### Document section
A blog-friend (i.e. someone I know only because we read each other’s blogs) posted this last night, and I had a look. It’s a post about the fact that PBS News Hour has started a six-part series called “Autism Now,” and the series was at least partly inspired by the fact that host Robert MacNeils’s grandson Nick has autism.

After watching the first part of the series, I shared this with blogger Melissa:

Okay, so here’s a quick comment based on having watched only a tiny bit of the PBS clip. It troubles me a bit how autism is framed here as (mostly? entirely?) a medical condition–worse, as a medical problem. It strikes me as troubling, like Nicholas is now defined not as a person but as a used-to-be-person-now-tragedy.

The clip starts by explaining that they’re going to explore “how Nick was transformed from that healthy boy to Nick today.” Nick’s mom, Alison MacNeil, describes seeing a very young Nick exhibiting behavior that is often affiliated with autism. “I had this sinking feeling in my stomach,” she explains, “because I knew something was wrong.” At one point MacNeil interviews his granddaughter, Nick’s ten-year-old sister, and she shares with him, “I hope that [Nick] gets healed soon.”

MacNeil notes his own painful feelings at the challenges he has in connecting with Nick. He frames his relationship with Nick as strange, so different than his relationship with his children and other grandchildren. These are valid feelings for MacNeil himself to be grappling with, but the show seems to suggest that the pain results from Nick’s “abnormality,” not from MacNeil’s need to reframe his expectations for his grandson. Further, he describes his admiration for his daughter and son-in-law’s “patience and courage,” and he seems impressed that his son-in-law comes home from work every day and spends 90 minutes riding the bus with Nick. The show, then, seems to be characterizing autism in two ways: as an illness that must be understood by medicine and healed, and as a tragedy, a tragedy that makes the parents heroic. Nick isn’t okay as he is today. He’s not normal. He needs to be fixed. Thank goodness that Alison and Dave are so patient and courageous.

As I wrote to Melissa, I find this troubling. I don’t have a child with autism, so I can’t speak to that experience on a personal level, but this show strikes me as participating in the sort of dehumanizing rhetoric I often see in public discourses around children with cognitive disabilities.

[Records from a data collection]

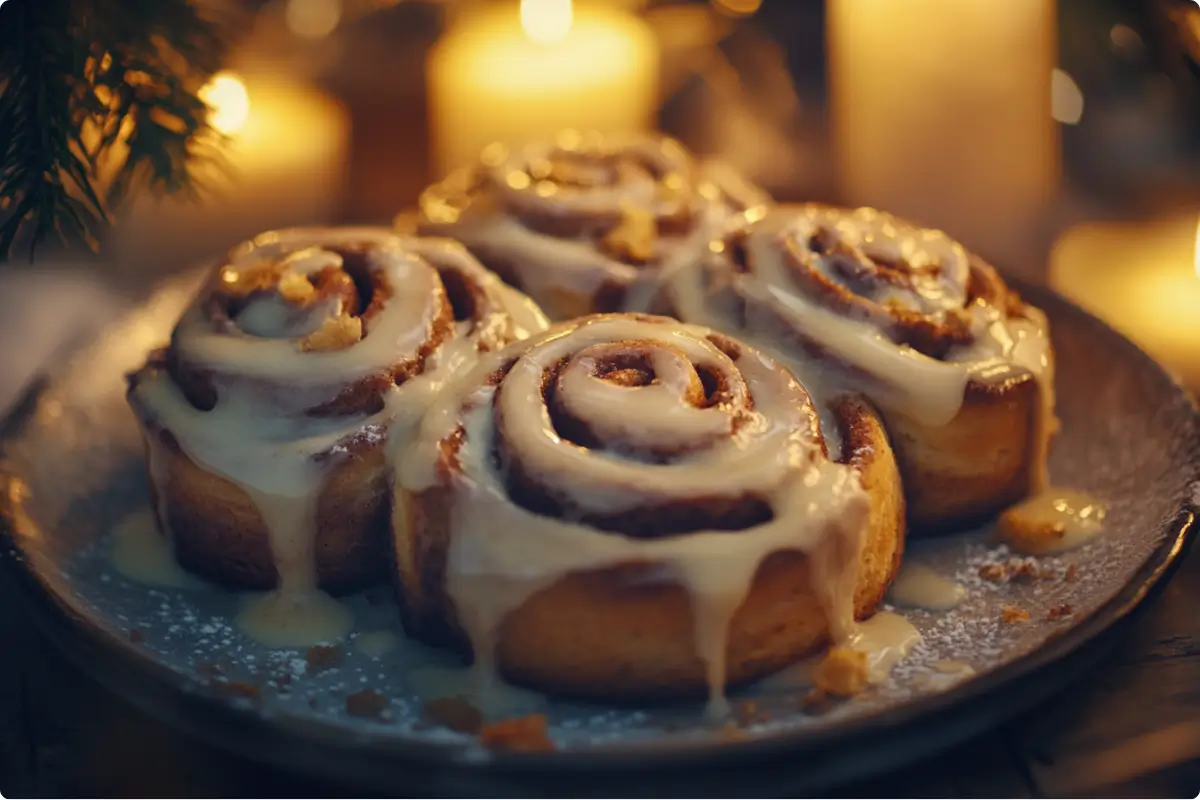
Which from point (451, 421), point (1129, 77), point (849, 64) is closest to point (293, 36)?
point (849, 64)

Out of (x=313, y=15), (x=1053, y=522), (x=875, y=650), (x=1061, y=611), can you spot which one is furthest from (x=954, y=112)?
(x=313, y=15)

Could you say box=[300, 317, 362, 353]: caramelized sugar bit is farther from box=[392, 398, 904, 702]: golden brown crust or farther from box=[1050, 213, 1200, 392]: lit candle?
box=[1050, 213, 1200, 392]: lit candle

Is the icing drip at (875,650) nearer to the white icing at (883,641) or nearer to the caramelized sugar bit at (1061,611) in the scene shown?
the white icing at (883,641)

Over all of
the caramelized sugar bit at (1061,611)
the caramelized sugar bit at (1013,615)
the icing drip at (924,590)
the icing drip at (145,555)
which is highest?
the caramelized sugar bit at (1061,611)

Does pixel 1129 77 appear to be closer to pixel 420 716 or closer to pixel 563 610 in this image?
pixel 563 610

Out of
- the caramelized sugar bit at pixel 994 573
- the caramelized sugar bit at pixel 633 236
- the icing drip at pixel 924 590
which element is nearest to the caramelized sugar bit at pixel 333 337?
the caramelized sugar bit at pixel 633 236
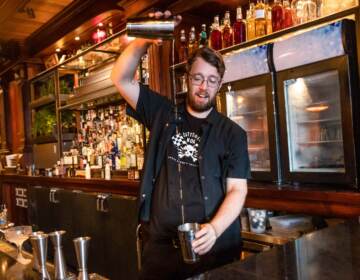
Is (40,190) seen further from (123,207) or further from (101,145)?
(123,207)

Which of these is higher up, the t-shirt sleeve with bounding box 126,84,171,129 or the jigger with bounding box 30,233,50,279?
the t-shirt sleeve with bounding box 126,84,171,129

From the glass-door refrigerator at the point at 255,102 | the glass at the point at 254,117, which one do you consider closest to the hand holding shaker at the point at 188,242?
the glass-door refrigerator at the point at 255,102

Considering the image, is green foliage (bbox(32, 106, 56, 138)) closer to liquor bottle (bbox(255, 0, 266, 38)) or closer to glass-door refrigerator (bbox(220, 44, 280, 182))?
glass-door refrigerator (bbox(220, 44, 280, 182))

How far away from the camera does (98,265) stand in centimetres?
352

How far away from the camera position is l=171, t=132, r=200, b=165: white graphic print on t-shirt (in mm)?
1657

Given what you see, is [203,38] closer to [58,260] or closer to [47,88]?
[58,260]

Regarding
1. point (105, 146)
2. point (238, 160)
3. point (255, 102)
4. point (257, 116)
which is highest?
point (255, 102)

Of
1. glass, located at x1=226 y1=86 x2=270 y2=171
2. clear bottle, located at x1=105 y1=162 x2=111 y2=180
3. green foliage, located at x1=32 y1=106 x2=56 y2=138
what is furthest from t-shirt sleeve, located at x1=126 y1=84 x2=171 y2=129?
green foliage, located at x1=32 y1=106 x2=56 y2=138

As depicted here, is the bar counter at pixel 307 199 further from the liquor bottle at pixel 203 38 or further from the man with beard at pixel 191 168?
the liquor bottle at pixel 203 38

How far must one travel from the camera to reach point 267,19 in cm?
258

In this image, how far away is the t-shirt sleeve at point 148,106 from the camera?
5.68 feet

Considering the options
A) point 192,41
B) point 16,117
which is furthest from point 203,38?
point 16,117

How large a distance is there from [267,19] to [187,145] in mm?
1357

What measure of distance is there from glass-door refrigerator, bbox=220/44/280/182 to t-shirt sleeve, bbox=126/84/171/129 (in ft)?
2.90
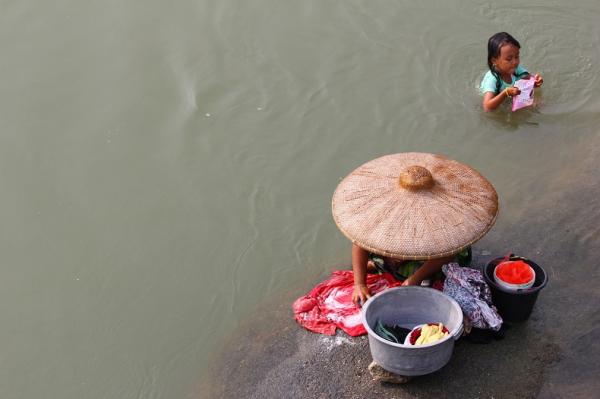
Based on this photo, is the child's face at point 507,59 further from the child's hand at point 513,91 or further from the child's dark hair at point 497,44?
the child's hand at point 513,91

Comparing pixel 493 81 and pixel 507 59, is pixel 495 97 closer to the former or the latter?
pixel 493 81

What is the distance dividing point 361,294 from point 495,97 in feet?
8.30

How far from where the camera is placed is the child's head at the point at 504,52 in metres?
5.21

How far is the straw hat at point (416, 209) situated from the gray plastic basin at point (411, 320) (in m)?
0.36

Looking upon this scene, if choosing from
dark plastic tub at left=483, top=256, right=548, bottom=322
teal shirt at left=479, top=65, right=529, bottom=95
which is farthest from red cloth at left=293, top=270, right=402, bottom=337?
teal shirt at left=479, top=65, right=529, bottom=95

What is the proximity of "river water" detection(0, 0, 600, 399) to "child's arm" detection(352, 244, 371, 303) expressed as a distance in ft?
2.31

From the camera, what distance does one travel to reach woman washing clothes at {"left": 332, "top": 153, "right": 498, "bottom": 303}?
3.20 m

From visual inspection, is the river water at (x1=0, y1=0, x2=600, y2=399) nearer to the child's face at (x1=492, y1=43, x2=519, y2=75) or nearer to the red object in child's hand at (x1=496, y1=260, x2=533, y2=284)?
the child's face at (x1=492, y1=43, x2=519, y2=75)

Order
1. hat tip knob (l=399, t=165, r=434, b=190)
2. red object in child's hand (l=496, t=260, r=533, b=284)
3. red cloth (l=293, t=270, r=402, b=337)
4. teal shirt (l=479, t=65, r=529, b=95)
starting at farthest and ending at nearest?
teal shirt (l=479, t=65, r=529, b=95)
red cloth (l=293, t=270, r=402, b=337)
red object in child's hand (l=496, t=260, r=533, b=284)
hat tip knob (l=399, t=165, r=434, b=190)

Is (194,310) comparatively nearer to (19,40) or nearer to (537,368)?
(537,368)

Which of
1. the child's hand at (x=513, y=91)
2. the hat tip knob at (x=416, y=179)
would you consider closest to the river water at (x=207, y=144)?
the child's hand at (x=513, y=91)

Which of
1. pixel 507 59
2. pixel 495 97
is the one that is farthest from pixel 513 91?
pixel 507 59

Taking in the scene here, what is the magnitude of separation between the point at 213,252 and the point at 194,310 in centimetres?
50

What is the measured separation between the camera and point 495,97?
5.42 meters
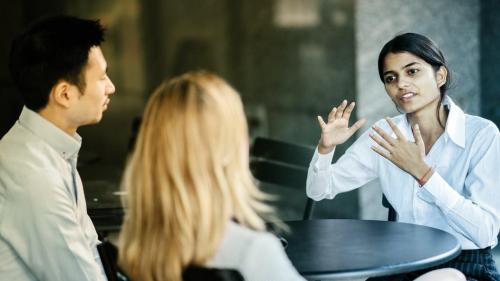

### Requirement
Rewrite the post about the PBS series "Autism Now" from "A blog-friend (i.e." up to and including "Nick has autism.", using "four-part" in place of "six-part".

### Response to the exercise
A blog-friend (i.e. someone I know only because we read each other’s blogs) posted this last night, and I had a look. It’s a post about the fact that PBS News Hour has started a four-part series called “Autism Now,” and the series was at least partly inspired by the fact that host Robert MacNeils’s grandson Nick has autism.